41 Und seine Eltern gingen alle Jahre nach Jerusalem zum Passafest.42 Und als er zwölf Jahre alt war, gingen sie hinauf nach dem Brauch des Festes. 43 Und als die Tage vorüber waren und sie wieder nach Hause gingen, blieb der Knabe Jesus in Jerusalem und seine Eltern wussten's nicht. 44 Sie meinten aber, er wäre unter den Gefährten, und kamen eine Tagereise weit und suchten ihn unter den Verwandten und Bekannten. 45 Und da sie ihn nicht fanden, gingen sie wieder nach Jerusalem und suchten ihn. 46 Und es begab sich nach drei Tagen, da fanden sie ihn im Tempel sitzen, mitten unter den Lehrern, wie er ihnen zuhörte und sie fragte. 47 Und alle, die ihm zuhörten, verwunderten sich über seinen Verstand und seine Antworten. 48 Und als sie ihn sahen, entsetzten sie sich. Und seine Mutter sprach zu ihm: Mein Sohn, warum hast du uns das getan? Siehe, dein Vater und ich haben dich mit Schmerzen gesucht. 49 Und er sprach zu ihnen: Warum habt ihr mich gesucht? Wisst ihr nicht, dass ich sein muss in dem, was meines Vaters ist? 50 Und sie verstanden das Wort nicht, das er zu ihnen sagte. 51 Und er ging mit ihnen hinab und kam nach Nazareth und war ihnen untertan.
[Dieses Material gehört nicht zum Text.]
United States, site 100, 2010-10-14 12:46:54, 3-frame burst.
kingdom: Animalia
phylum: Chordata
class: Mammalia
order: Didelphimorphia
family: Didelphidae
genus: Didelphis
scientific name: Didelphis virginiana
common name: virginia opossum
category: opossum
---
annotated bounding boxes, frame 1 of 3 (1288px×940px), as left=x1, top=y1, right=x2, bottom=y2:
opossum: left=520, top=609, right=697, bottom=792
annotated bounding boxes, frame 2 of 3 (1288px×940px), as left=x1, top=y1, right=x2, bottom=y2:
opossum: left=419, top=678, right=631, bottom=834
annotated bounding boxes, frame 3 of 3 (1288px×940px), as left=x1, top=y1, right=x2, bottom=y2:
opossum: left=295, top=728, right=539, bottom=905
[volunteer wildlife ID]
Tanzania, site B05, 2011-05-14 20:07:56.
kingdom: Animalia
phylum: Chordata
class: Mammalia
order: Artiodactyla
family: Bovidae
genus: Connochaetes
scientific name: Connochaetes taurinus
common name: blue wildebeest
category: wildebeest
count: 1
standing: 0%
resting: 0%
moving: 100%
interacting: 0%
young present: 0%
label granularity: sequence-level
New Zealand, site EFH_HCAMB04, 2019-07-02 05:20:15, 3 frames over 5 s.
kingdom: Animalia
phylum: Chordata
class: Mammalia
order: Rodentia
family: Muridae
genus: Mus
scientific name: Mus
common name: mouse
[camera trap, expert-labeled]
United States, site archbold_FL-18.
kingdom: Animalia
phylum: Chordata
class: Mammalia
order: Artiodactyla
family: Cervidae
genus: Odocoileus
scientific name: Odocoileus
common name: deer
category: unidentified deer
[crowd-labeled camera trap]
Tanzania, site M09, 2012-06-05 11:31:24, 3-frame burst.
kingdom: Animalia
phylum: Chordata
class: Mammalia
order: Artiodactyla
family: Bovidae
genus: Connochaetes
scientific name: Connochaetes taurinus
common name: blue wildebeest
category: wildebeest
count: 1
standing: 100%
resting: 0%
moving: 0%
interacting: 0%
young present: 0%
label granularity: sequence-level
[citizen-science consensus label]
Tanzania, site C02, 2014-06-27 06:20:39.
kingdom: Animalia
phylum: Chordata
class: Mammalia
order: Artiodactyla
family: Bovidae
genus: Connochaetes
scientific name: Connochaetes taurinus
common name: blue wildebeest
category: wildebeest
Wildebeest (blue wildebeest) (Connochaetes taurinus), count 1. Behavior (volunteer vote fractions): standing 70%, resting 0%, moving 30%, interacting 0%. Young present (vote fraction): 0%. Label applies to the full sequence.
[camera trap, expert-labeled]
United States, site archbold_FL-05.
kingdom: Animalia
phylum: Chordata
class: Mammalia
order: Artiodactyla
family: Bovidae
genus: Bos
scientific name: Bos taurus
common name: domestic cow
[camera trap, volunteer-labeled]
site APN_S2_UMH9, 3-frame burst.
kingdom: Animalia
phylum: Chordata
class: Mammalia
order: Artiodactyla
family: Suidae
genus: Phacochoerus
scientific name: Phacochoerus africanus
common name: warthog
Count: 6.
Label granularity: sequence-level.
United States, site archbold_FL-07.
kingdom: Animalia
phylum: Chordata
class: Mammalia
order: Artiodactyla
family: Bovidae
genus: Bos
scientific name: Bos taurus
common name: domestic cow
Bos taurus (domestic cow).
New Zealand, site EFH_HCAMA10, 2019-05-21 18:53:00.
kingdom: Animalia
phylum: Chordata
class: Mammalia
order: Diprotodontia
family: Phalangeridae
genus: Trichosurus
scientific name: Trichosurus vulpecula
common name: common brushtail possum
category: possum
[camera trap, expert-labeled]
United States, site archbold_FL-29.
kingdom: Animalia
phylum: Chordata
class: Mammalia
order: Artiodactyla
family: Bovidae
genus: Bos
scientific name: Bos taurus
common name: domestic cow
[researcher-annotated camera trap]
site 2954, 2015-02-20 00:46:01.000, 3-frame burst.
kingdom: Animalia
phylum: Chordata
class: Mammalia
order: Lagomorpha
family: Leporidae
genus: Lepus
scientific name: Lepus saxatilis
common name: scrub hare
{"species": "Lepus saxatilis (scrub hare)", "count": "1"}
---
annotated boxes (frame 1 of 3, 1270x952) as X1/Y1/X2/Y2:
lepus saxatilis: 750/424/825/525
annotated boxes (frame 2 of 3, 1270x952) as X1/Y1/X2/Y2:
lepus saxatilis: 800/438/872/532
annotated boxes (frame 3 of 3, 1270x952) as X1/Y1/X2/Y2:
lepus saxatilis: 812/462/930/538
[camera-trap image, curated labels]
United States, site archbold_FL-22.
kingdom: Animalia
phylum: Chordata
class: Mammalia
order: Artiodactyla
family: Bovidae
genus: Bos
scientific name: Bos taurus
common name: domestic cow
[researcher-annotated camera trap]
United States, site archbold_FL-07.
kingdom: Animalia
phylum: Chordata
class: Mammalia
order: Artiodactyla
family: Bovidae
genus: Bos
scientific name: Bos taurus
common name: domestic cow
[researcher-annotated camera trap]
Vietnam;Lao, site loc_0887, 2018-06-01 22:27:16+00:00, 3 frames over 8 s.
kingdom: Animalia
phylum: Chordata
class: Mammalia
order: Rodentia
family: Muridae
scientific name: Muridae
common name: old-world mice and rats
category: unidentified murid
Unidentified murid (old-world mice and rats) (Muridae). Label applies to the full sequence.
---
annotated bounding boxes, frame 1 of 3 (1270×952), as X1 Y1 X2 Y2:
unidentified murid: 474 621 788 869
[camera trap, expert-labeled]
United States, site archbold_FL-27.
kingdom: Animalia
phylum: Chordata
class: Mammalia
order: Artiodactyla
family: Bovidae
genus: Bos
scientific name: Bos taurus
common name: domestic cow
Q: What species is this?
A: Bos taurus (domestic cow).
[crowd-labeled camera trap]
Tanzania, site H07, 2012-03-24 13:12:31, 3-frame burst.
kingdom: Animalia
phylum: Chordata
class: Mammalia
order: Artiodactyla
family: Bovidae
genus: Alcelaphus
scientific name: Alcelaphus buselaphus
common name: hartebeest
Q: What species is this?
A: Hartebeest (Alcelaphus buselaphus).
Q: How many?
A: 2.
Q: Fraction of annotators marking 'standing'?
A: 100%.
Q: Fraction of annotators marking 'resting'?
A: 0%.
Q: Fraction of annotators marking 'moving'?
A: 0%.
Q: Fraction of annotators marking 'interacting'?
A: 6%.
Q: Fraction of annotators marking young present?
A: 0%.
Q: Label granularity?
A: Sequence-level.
Und seine Mutter behielt alle diese Worte in ihrem Her-zen. 52 Und Jesus nahm zu an Weisheit, Alter und Gnade bei Gott und den Menschen.


Die Eltern wandern in einer großen Gruppe nach Jerusalem,
So wie es Sitte war zu Festzeiten.
Jesus musste eigentlich noch nicht mit.
Erst mit 13 wird er ein „Sohn des Gebots“,
wird er konfirmiert
Aber die Eltern nehmen ihn in ihre religiöse Praxis mit hinein.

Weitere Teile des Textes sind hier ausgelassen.